--- Article ---
════════
Write to Console

Console writer is an interesting feature to debug / validate what have been done on lakehouse engine. Before moving forward and store data somewhere, it is possible to show / print the final dataframe to the console, which means it is possible to transform the data as many times as you want and display the final result to validate if it is as expected.

Silver Dummy Sales Write to Console Example

In this template we will cover the Dummy Sales write to console. An ACON is used to read from bronze, apply silver transformations and write on console through the following steps:

  1. Definition of how to read data (input data location, read type and data format);
  2. Transformation of data (rename relevant columns);
  3. Definition of how to print to console (limit, truncate, vertical options);

For this, the ACON specs are :

  • input_specs (MANDATORY): specify how to read data;
  • transform specs (OPTIONAL): specify how to transform data;
  • output_specs (MANDATORY): specify how to write data to the target.
Writer to console is a wrapper for spark.show() function, if you want to know more about the function itself or the available options, please check the spark documentation here.
from lakehouse_engine.engine import load_data

cols_to_rename = {"item": "ordered_item", "date": "order_date", "article": "article_id"}

acon = {
    "input_specs": [
        {
            "spec_id": "dummy_sales_bronze",
            "read_type": "streaming",
            "data_format": "delta",
            "location": "s3://my_data_product_bucket/bronze/dummy_sales",
        }
    ],
    "transform_specs": [
        {
            "spec_id": "dummy_sales_transform",
            "input_id": "dummy_sales_bronze",
            "transformers": [
                {
                    "function": "rename",
                    "args": {
                        "cols": cols_to_rename,
                    },
                },
            ],
        }
    ],
    "output_specs": [
        {
            "spec_id": "dummy_sales_silver",
            "input_id": "dummy_sales_transform",
            "data_format": "console",
            "options": {"limit": 8, "truncate": False, "vertical": False},
        }
    ],
}

And then, Run the Load and Exit the Notebook: This exploratory test will write to the console, which means the final dataframe will be displayed.

load_data(acon=acon)
════════
--- What the task asks ---
Please answer these questions from the Write to Console page, one per line:
1. Which ACON spec is marked as optional?
2. What function does the console writer wrap?
3. What value is set for "limit" in the output options?
The listing comes from a separate source.

(Spatial relationship listing)
════════
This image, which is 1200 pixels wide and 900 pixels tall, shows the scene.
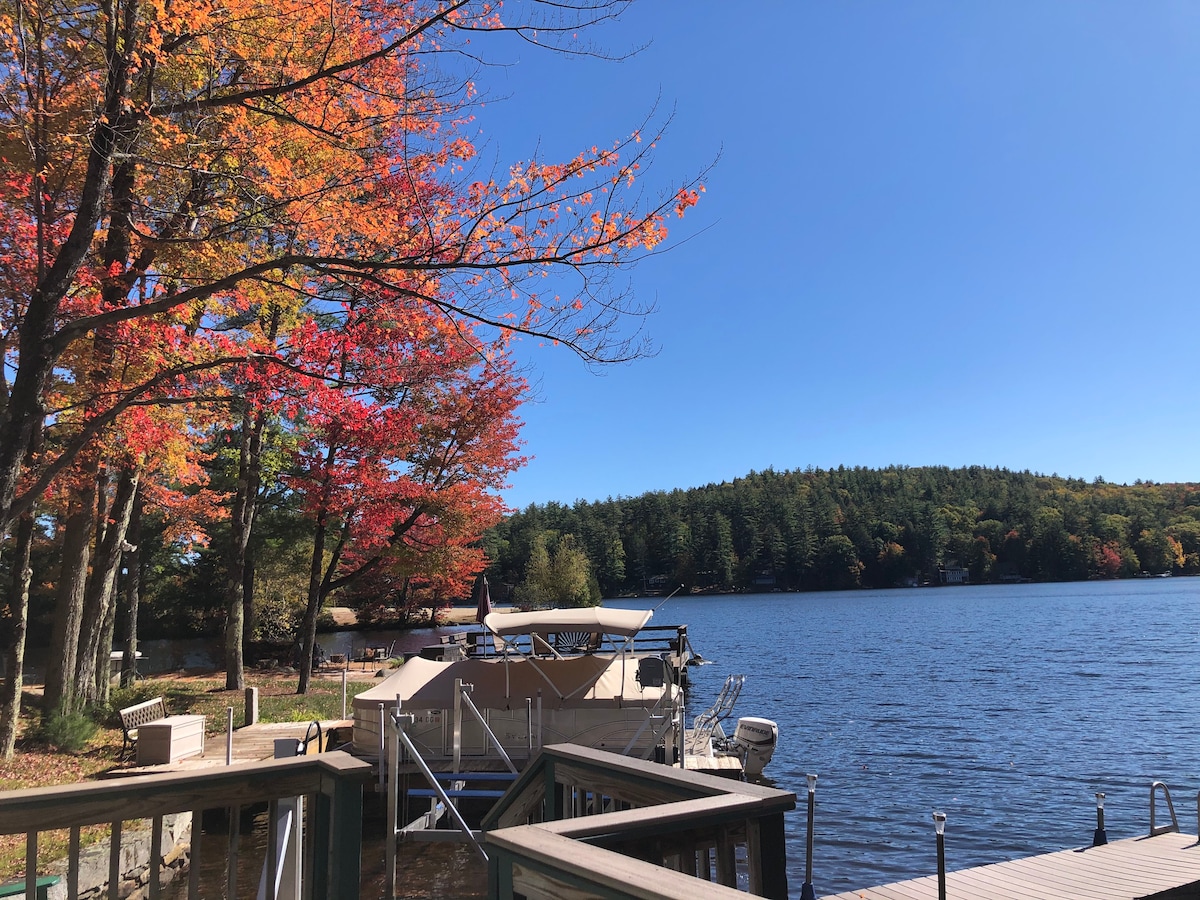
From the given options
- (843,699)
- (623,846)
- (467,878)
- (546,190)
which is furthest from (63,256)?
(843,699)

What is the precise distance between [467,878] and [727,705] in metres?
7.32

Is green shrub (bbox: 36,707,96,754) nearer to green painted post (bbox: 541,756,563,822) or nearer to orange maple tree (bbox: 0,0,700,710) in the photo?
orange maple tree (bbox: 0,0,700,710)

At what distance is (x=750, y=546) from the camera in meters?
143

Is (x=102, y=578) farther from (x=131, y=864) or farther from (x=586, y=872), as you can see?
(x=586, y=872)

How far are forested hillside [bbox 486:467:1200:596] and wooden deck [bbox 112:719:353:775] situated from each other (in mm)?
105818

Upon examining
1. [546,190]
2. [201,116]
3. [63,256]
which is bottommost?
[63,256]

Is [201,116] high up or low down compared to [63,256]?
up

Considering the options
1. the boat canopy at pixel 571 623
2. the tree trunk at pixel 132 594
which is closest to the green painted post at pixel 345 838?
the boat canopy at pixel 571 623

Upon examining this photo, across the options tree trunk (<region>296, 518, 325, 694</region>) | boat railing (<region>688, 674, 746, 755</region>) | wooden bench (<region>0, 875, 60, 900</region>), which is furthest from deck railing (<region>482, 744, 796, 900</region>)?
tree trunk (<region>296, 518, 325, 694</region>)

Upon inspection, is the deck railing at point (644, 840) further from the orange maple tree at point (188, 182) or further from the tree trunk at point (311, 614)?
the tree trunk at point (311, 614)

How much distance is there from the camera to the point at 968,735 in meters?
21.0

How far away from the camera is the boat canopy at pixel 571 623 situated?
13469 millimetres

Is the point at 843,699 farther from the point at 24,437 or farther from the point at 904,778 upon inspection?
the point at 24,437

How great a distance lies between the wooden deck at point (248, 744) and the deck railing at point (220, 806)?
9.34 metres
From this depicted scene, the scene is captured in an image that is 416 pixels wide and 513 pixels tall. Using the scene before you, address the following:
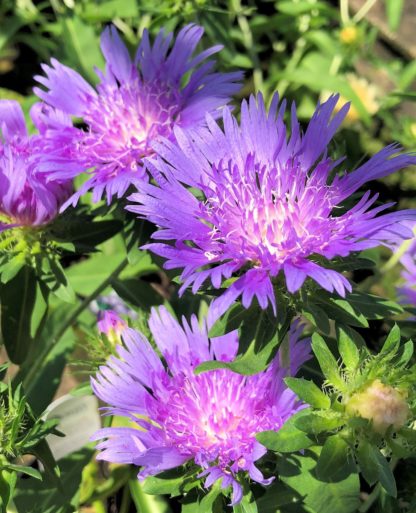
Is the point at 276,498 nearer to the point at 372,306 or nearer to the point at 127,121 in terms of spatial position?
the point at 372,306

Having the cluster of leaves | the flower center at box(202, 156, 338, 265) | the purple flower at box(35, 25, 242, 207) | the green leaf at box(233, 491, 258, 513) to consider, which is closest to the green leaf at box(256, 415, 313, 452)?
the green leaf at box(233, 491, 258, 513)

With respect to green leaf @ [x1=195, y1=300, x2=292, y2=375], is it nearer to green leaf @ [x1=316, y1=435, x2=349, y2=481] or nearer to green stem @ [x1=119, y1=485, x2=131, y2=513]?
green leaf @ [x1=316, y1=435, x2=349, y2=481]

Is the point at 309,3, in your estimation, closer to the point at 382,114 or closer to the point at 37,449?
the point at 382,114

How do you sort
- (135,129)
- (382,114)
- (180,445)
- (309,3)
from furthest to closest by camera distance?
1. (382,114)
2. (309,3)
3. (135,129)
4. (180,445)

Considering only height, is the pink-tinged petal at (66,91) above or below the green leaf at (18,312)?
above

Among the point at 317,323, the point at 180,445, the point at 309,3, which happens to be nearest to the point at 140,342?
the point at 180,445

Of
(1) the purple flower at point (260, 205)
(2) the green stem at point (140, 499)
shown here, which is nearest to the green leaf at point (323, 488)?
(1) the purple flower at point (260, 205)

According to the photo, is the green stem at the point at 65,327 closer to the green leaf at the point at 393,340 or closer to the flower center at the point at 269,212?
the flower center at the point at 269,212
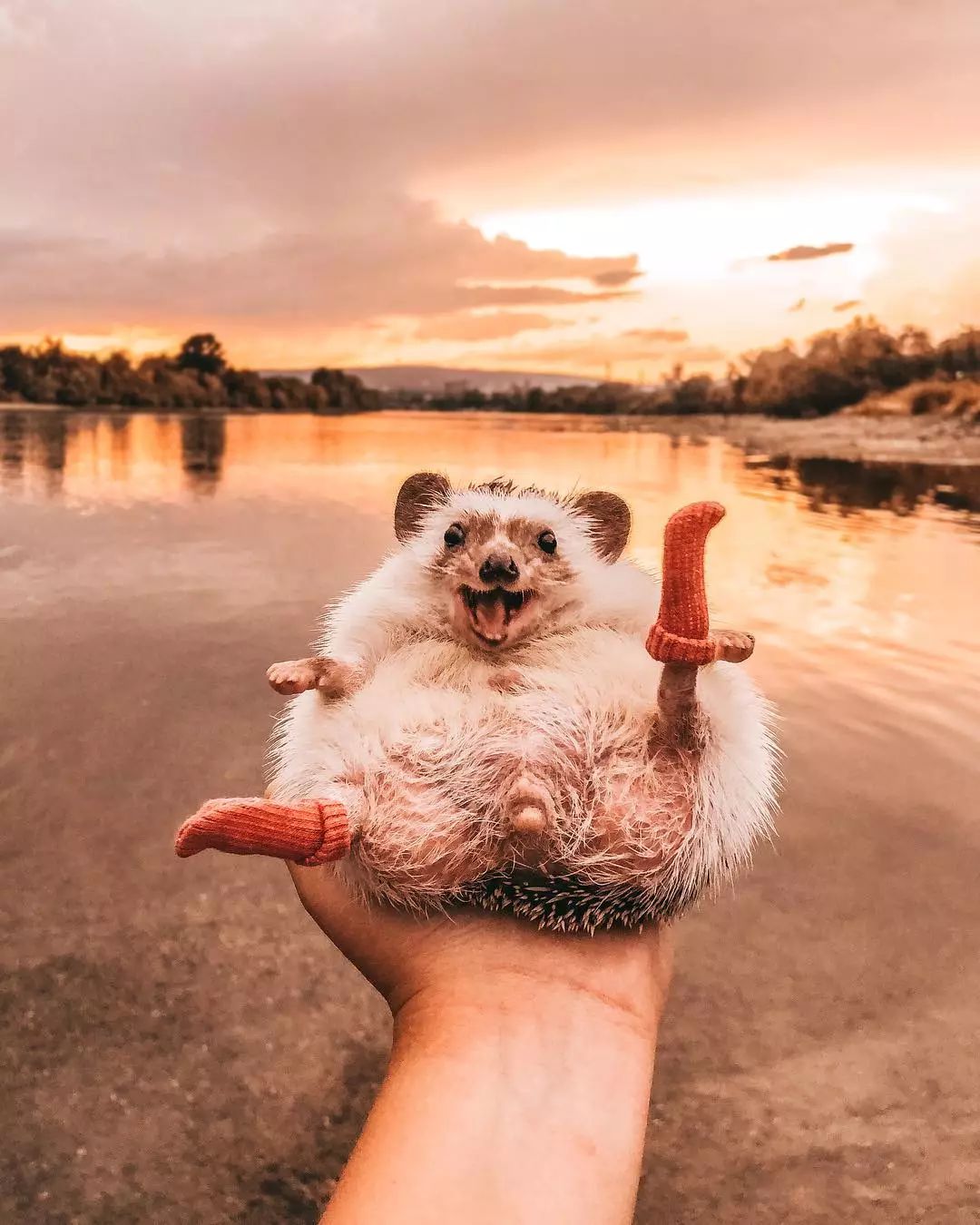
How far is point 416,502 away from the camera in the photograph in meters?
2.86

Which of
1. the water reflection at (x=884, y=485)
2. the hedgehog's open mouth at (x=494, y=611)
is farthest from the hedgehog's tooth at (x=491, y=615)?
the water reflection at (x=884, y=485)

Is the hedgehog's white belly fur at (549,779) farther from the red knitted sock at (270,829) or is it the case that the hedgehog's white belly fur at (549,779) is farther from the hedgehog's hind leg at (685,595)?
the hedgehog's hind leg at (685,595)

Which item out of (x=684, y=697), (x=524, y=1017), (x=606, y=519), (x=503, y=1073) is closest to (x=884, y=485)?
(x=606, y=519)

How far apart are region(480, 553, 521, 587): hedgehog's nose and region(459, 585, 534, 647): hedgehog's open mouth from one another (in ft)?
0.31

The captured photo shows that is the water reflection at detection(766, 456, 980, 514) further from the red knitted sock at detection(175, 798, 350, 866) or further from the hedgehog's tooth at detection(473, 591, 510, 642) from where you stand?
the red knitted sock at detection(175, 798, 350, 866)

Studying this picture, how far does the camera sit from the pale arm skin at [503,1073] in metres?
1.74

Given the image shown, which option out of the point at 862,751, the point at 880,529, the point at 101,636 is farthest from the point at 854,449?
the point at 101,636

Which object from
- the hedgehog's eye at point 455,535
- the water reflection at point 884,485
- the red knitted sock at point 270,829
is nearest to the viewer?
the red knitted sock at point 270,829

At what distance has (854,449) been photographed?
Answer: 562 inches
════════
--- Completed exercise ---
1. transform specs
2. spark.show()
3. 8